▸ WHAT YOU NEED TO DO
Copy the lines, beginning at the one that contains "From the observer's" and stopping after the one that contains "82.2 metres", but change "camera" to "photographer". Keep everything else the same.

Start of GIVEN RECORDS

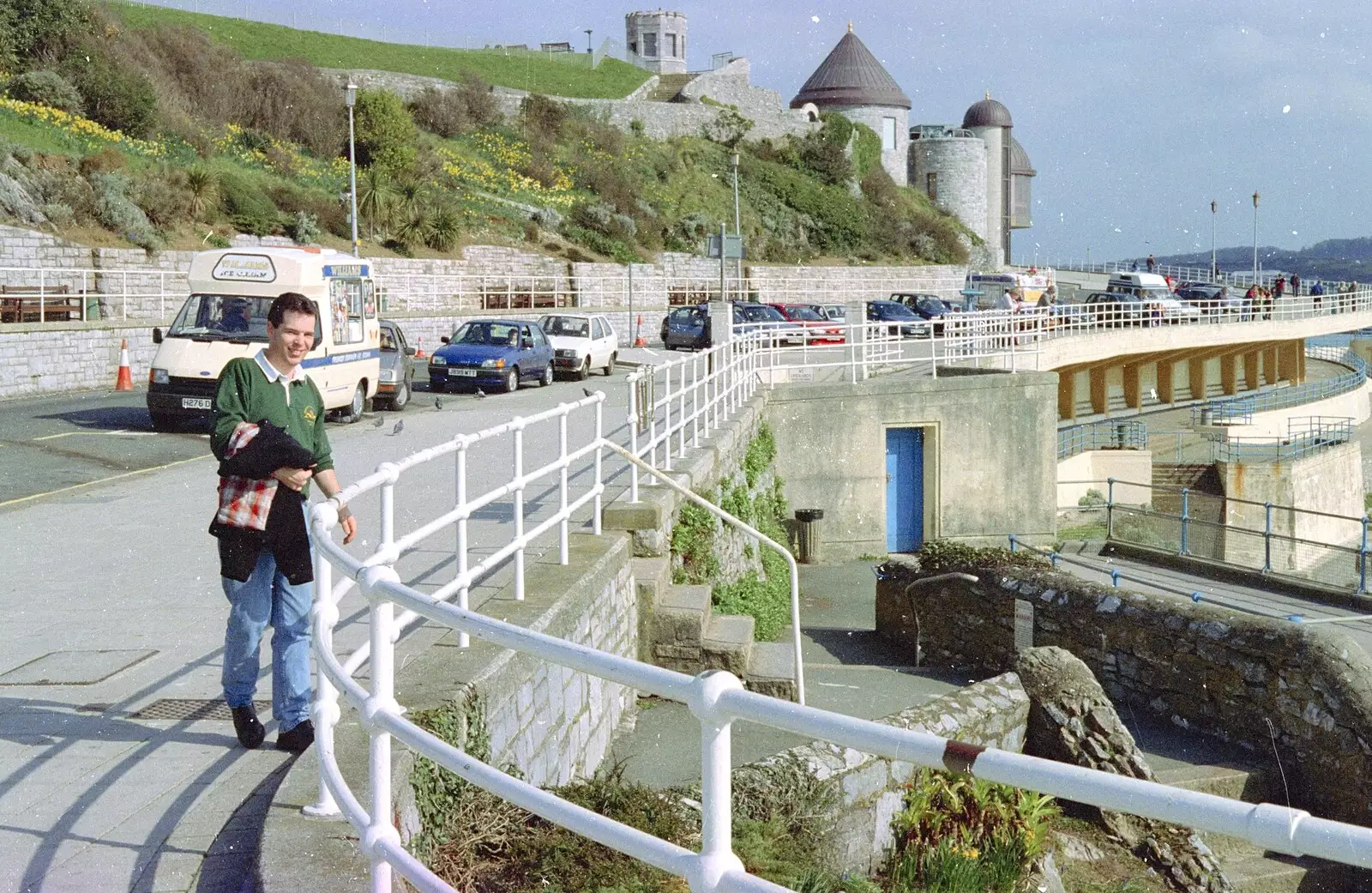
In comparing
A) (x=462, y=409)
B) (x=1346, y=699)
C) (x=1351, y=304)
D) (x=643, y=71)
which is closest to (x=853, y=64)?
(x=643, y=71)

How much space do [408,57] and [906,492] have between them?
64.6 m

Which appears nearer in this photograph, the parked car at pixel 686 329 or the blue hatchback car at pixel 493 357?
the blue hatchback car at pixel 493 357

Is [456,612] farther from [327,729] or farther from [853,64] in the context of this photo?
[853,64]

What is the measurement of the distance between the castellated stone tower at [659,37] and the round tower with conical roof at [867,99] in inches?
540

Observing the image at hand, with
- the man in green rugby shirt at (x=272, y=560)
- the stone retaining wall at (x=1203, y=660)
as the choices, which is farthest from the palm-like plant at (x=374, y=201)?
the man in green rugby shirt at (x=272, y=560)

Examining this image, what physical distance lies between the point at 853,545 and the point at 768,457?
2.97 m

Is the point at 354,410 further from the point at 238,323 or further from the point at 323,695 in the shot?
the point at 323,695

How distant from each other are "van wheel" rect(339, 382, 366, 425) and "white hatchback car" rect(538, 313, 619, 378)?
31.1 ft

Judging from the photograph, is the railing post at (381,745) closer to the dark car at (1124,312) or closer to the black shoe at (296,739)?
the black shoe at (296,739)

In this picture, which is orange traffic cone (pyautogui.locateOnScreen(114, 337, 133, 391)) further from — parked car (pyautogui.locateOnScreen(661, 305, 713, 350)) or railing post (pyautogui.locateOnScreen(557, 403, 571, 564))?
railing post (pyautogui.locateOnScreen(557, 403, 571, 564))

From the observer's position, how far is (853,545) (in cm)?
2383

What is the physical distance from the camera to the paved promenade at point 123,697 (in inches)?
177

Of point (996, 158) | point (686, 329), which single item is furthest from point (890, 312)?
point (996, 158)

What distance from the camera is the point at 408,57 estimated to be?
82.2 metres
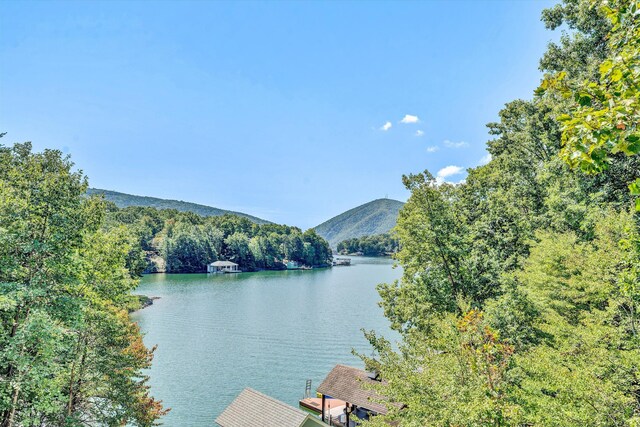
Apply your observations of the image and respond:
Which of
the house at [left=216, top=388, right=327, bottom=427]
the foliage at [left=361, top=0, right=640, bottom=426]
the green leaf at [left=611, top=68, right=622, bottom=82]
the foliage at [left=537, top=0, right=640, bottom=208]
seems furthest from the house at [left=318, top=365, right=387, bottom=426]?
the green leaf at [left=611, top=68, right=622, bottom=82]

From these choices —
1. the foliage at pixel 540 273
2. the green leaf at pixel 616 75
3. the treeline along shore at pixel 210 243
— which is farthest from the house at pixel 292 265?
the green leaf at pixel 616 75

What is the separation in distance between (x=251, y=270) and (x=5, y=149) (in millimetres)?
104009

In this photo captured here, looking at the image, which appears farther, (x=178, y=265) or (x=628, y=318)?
(x=178, y=265)

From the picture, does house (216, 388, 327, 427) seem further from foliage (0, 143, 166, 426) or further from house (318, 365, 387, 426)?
foliage (0, 143, 166, 426)

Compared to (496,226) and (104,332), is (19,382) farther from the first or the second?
(496,226)

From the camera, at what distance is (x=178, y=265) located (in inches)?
4050

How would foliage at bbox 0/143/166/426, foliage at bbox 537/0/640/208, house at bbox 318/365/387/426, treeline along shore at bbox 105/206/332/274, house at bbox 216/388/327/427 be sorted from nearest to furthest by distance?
1. foliage at bbox 537/0/640/208
2. foliage at bbox 0/143/166/426
3. house at bbox 216/388/327/427
4. house at bbox 318/365/387/426
5. treeline along shore at bbox 105/206/332/274

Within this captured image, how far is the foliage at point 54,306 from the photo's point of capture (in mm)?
10008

End of GIVEN RECORDS

▸ WRITTEN SOLUTION
From the observer's position, how far is (853,545) (in cm)?
2383

What is the physical distance from the photographer to the paved promenade at point 123,697 (in inches)?
177

Of point (996, 158) | point (686, 329), which single item is furthest from point (890, 312)?
point (996, 158)

What distance from the photographer is the point at 408,57 estimated to be?
82.2 metres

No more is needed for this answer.